Karatsuba - polynomials multiplication with CUDA - c++

I'm using CUDA for the iterative Karatsuba algorithm and I would like to ask, why is one line computed always different.
First, I implemented this function, which computed the result always correctly:
__global__ void kernel_res_main(TYPE *A, TYPE *B, TYPE *D, TYPE *result, TYPE size, TYPE resultSize){
int i = blockDim.x * blockIdx.x + threadIdx.x;
if( i > 0 && i < resultSize - 1){
TYPE start = (i >= size) ? (i % size ) + 1 : 0;
TYPE end = (i + 1) / 2;
for(TYPE inner = start; inner < end; inner++){
result[i] += ( A[inner] + A[i - inner] ) * ( B[inner] + B[i - inner] );
result[i] -= ( D[inner] + D[i-inner] );
}
}
}
Now I would like to use the 2D grid and use CUDA for the for-loop, so I changed my function to this:
__global__ void kernel_res_nested(TYPE *A, TYPE *B, TYPE *D, TYPE *result, TYPE size, TYPE resultSize){
int i = blockDim.x * blockIdx.x + threadIdx.x;
int j = blockDim.y * blockIdx.y + threadIdx.y;
TYPE rtmp = result[i];
if( i > 0 && i < resultSize - 1){
TYPE start = (i >= size) ? (i % size ) + 1 : 0;
TYPE end = (i + 1) >> 1;
if(j >= start && j <= end ){
// WRONG
rtmp += ( A[j] + A[i - j] ) * ( B[j] + B[i - j] ) - ( D[j] + D[i - j] );
}
}
result[i] = rtmp;
}
I am calling this function like this:
dim3 block( 32, 8 );
dim3 grid( (resultSize+1/32) , (resultSize+7/8) );
kernel_res_nested <<<grid, block>>> (devA, devB, devD, devResult, size, resultSize);
And the result is alway wrong and always different. I can't understand why is that second implementation wrong and always computes wrong results. I can't see there any logical problem connected with data dependency. Does anyone know How can I solve this problem?

^^^^^^^^^^^^^^^^

*What is asked*. Reproduce everything from "Karatsuba - polynomials" down to "computed always different." in the Karatsuba post, replacing "iterative" with "recursive".

^^^^^^^^^^^^^^^^

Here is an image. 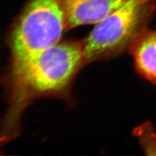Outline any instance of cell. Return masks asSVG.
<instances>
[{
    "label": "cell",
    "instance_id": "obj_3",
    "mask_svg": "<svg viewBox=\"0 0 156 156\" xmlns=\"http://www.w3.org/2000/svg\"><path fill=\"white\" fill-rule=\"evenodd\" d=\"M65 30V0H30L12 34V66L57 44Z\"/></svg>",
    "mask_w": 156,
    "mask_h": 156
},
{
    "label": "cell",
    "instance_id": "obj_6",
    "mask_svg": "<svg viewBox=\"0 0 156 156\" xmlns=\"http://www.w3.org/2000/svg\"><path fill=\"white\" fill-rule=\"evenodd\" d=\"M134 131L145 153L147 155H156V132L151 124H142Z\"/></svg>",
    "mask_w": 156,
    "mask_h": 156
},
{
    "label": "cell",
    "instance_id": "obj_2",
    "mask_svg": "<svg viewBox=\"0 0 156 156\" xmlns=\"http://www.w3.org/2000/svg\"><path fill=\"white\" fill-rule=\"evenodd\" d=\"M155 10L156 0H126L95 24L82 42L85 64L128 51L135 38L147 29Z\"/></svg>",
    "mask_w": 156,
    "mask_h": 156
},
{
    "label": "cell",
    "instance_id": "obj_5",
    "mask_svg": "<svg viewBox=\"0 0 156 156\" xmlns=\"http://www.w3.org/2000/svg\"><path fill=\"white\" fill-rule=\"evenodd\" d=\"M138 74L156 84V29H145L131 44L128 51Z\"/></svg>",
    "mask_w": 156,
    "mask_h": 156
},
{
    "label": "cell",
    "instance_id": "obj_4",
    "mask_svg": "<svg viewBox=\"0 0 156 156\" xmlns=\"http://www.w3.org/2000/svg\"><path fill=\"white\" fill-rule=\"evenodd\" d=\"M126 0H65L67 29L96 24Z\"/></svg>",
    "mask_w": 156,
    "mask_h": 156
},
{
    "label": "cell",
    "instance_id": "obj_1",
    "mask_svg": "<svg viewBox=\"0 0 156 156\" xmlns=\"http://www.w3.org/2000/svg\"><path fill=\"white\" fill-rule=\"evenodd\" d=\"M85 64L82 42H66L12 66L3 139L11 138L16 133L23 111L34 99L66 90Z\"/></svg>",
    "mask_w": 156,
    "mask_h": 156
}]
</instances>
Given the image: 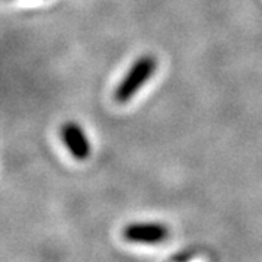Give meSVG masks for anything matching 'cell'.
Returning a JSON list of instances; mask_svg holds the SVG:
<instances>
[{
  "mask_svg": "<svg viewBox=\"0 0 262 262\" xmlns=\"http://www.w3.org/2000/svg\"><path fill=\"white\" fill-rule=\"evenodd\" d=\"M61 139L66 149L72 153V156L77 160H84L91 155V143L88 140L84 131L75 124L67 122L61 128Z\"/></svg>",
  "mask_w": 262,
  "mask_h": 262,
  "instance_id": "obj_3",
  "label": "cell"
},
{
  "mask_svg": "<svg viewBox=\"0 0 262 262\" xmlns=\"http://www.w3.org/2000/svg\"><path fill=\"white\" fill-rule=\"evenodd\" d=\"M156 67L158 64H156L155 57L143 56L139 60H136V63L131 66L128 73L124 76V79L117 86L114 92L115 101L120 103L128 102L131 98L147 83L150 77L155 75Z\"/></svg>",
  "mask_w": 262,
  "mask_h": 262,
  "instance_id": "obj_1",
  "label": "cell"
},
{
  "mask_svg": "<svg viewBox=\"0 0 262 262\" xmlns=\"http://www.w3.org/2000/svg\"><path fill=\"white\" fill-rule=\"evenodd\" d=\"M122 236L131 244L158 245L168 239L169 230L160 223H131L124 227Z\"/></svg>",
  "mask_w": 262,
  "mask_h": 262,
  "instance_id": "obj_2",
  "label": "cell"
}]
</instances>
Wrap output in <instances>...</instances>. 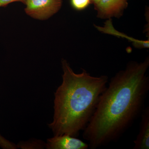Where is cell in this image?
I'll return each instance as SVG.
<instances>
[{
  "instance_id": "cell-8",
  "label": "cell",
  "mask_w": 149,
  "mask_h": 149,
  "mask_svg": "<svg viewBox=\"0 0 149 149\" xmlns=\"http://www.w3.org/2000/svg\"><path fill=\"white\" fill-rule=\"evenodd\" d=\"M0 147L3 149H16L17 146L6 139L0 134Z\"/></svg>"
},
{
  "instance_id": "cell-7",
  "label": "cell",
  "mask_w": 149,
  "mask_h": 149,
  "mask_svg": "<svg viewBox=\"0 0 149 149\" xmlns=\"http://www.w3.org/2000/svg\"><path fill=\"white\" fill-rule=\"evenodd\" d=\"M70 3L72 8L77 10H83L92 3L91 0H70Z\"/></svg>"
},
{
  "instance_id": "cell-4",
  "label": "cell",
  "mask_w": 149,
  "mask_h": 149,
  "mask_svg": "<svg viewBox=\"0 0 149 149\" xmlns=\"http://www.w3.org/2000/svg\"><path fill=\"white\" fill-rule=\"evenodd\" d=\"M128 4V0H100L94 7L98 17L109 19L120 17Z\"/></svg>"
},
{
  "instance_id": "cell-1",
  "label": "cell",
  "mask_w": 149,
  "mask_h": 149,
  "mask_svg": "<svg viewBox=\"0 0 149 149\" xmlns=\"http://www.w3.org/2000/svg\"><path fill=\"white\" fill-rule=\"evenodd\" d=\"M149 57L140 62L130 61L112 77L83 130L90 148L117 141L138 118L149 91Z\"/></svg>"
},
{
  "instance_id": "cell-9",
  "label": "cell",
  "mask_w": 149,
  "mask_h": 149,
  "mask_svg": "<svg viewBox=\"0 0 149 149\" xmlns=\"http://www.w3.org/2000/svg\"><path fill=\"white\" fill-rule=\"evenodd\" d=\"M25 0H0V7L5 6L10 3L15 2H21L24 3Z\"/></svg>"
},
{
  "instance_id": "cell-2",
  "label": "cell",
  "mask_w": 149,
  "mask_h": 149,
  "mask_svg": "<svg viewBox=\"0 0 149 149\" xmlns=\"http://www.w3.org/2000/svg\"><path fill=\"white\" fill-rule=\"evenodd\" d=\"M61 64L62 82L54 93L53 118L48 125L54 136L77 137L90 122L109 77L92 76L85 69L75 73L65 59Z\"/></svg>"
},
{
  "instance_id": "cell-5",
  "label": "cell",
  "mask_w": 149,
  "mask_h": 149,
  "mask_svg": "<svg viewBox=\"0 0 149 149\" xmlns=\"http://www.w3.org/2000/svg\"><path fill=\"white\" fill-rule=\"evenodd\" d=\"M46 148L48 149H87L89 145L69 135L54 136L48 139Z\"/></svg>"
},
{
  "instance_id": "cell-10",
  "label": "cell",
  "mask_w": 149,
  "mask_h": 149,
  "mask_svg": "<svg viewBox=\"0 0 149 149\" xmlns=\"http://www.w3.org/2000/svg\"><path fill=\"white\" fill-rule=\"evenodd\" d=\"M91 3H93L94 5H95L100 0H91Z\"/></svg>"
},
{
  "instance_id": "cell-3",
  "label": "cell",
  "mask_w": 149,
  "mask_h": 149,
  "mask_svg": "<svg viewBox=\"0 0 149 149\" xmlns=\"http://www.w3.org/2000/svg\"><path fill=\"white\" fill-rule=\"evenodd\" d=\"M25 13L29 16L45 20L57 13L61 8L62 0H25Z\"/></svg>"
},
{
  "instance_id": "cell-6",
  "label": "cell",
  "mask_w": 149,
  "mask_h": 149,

^^^^^^^^^^^^^^^^

*Answer to the exercise*.
Karatsuba - polynomials multiplication with CUDA - c++

I'm using CUDA for the recursive Karatsuba algorithm and I would like to ask, why is one line computed always different.